Static program analysis infers facts about of a program by inspecting its code. This can be done on both source code and compiled binaries. Some of examples of well known static analysis tools are as follows:

  • Suspicious error patters - Lint, FindBugs, Coverity
  • Memory leak detection - Facebook Infer
  • Checking API usage rules - Microsoft SLAM
  • Verifying invariants - ESC / Java

Discovering invariants using dynamic analysis

Dynamic analysis is useful for detecting likely invariants, but has difficulty following programs that has loops or recursion - this can lead to arbitrarily many paths. Dynamic analysis tools like Daikon, while being unable to execute all arbitrary paths of a binary dynamically, can rule out entire classes of invariants by observing a run of a program.

Discovering invariants using static analysis

Static analysis and inspection of the source code of a program enables us with the ability to definitively identify invariants.

Terminology

  • Control flow graph - a graphical representation of each statement within a program, with nodes being instructions and edges being possible execution paths between instructions.
  • Abstract state - an abstract state represents variables with a symbolic value
  • Concrete state - a concrete state assigns values to variables
  • Termination - the resolution of all paths within a program
  • Completeness - a program analysis that accepts correct programs and rejects incorrect programs. An incomplete program analysis rejects correct programs
  • Soundness - a sound analysis accepts bug-free programs and rejects buggy programs. An unsound program analysis accepts buggy programs.

Iterative approximation

Iterative approximation is a static analysis technique that iterates over the paths of a program, constantly updating inferred facts until it arrives at a complete understanding of the necessary values for each variable to reach a desired program path.

Dynamic vs static analysis

The following are statements comparing to the cost and effectiveness of dynamic and static program analysis:

  • Dynamic
    • Cost - Proportional of program's execution time
    • Effectiveness - Unsound (may miss errors)
  • Static
    • Cost - Proportional to program's size
    • Effectiveness - Incomplete (may report spurious errors)

Advantage of static analysis over dynamic analysis:

Static analysis may achieve soundness - it is possible to design an analysis that does not miss an error in a program, even if some of errors reported may be false positives. Since static analysis does not require the program to be run, the cost to analyze a piece of software is proportional to its code size, not it’s runtime. Since static analysis does not require the program to be run, it can be performed on a machine without requiring that machine to be able to run the code.

Advantage of dynamic analysis over static analysis:

Dynamic analysis may achieve completeness - it is possible to design an analysis that will only report errors that can be triggered in a concrete execution of the program, even if some errors may be undiscovered due to limitations on the number of runs inspected. Since dynamic analysis is performed by observing a concrete run of a program, bugs found using this method are typically easy to report / reproduce.

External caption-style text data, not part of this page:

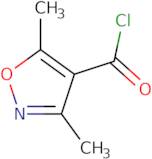 3,5-Dimethylisoxazole-4-carbonyl chloride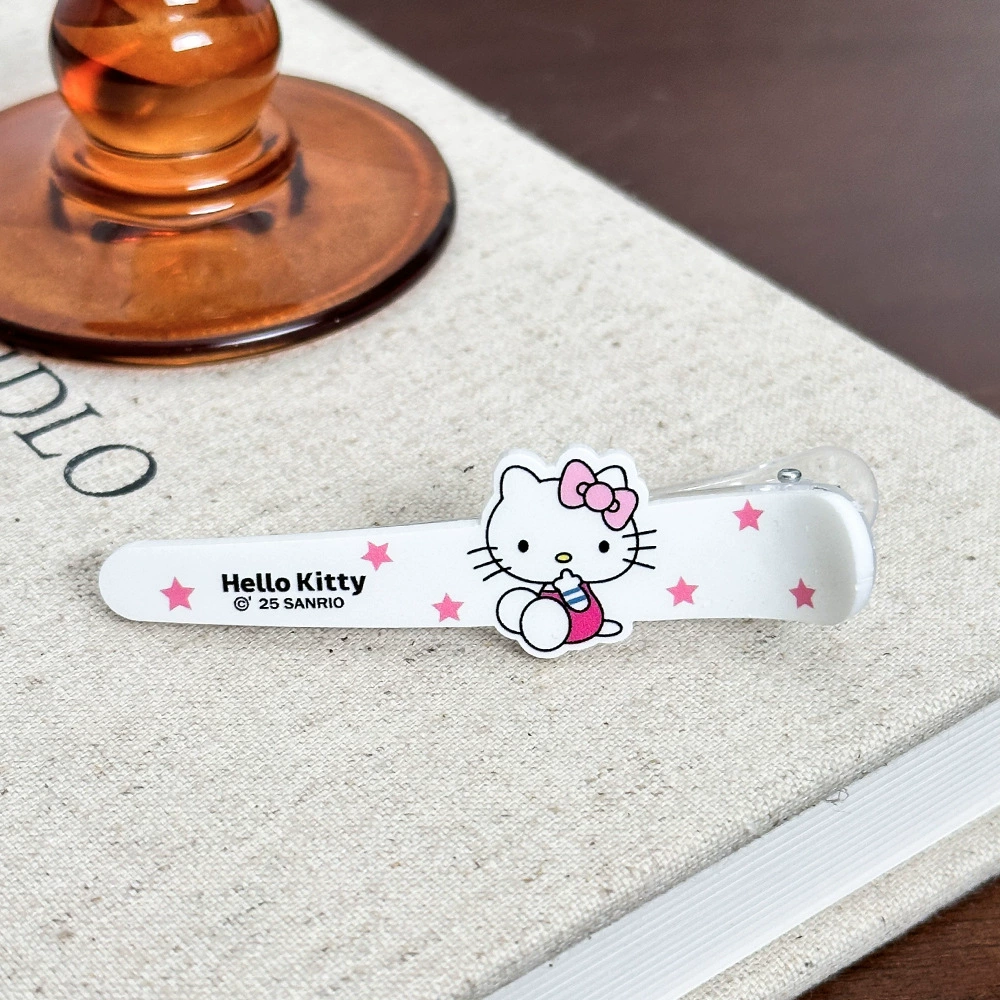 Заколка для волос (Hello Kitty) 12 см, милая Cartoon прическа, украшение в ассортименте цветов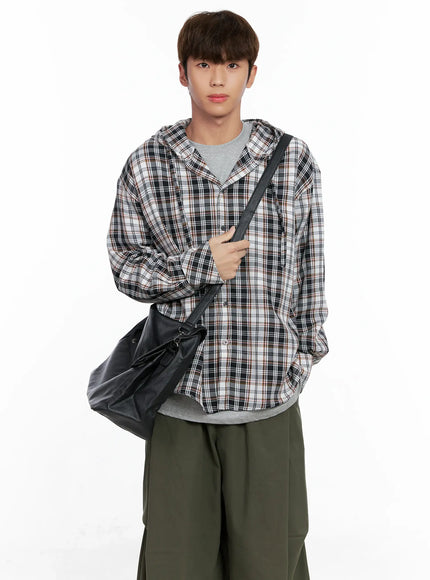 mens-hooded-plaid-shirt-io506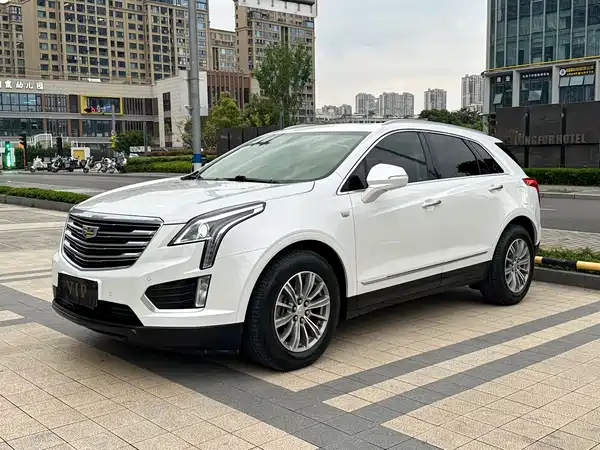 Cadillac XT5 2018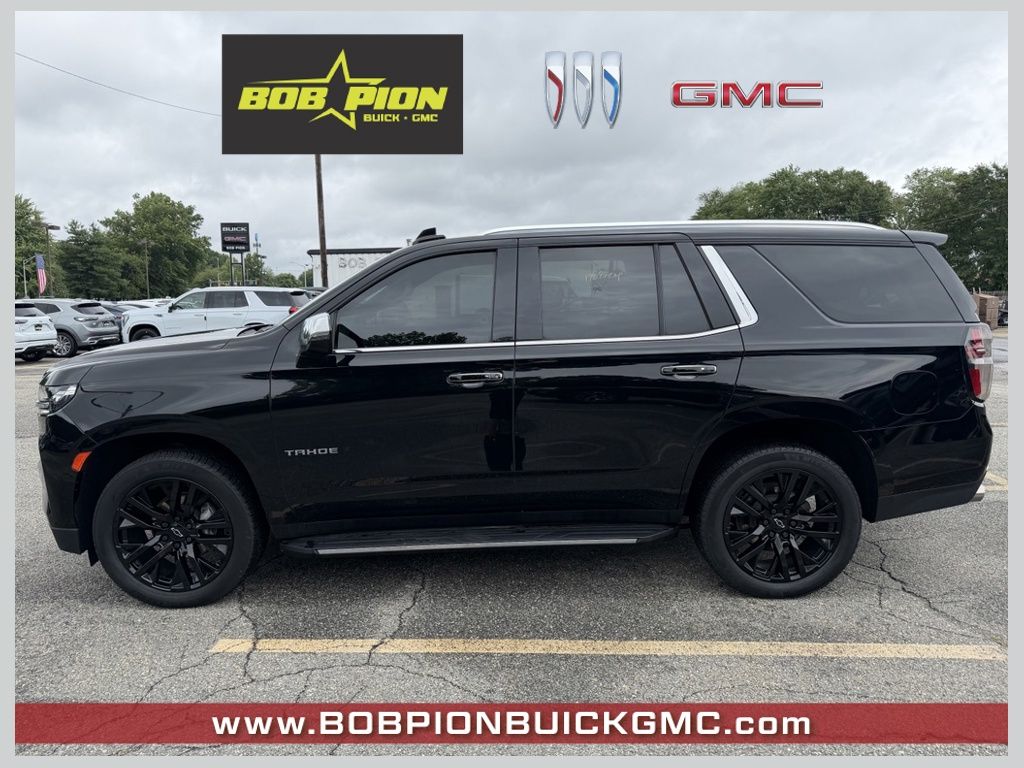 Black 2023 Chevrolet Tahoe SUV / Crossover Four-Wheel Drive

Undecidability of program properties

Questions like "Is a program point reachable on some input?" are undecidable meaning, we would need an infinite amount of time to conduct the program analysis to discover the answer to the proposed question. Program analysis can be sound and complete, but only if we never terminate. Thus, designing a program analysis is an art in which we balance how thorough the analysis is - the tradeoffs are dictated by the consumer of the analysis.

Consumers of program analysis

  • Compilers - compilers utilize program analysis to optimize code, removing unnecessary code that results in the same outcome for an invariant.
  • Software quality tools - tools for testing, debugging, and verification. Software quality tools are used for:
    • Finding programming errors
    • Proving program invariants
    • Generating test cases
    • Localizing causes of errors
  • Integrated development environments (IDEs) - IDEs use program analysis to help programmers:
    • understand programs
    • refactor programs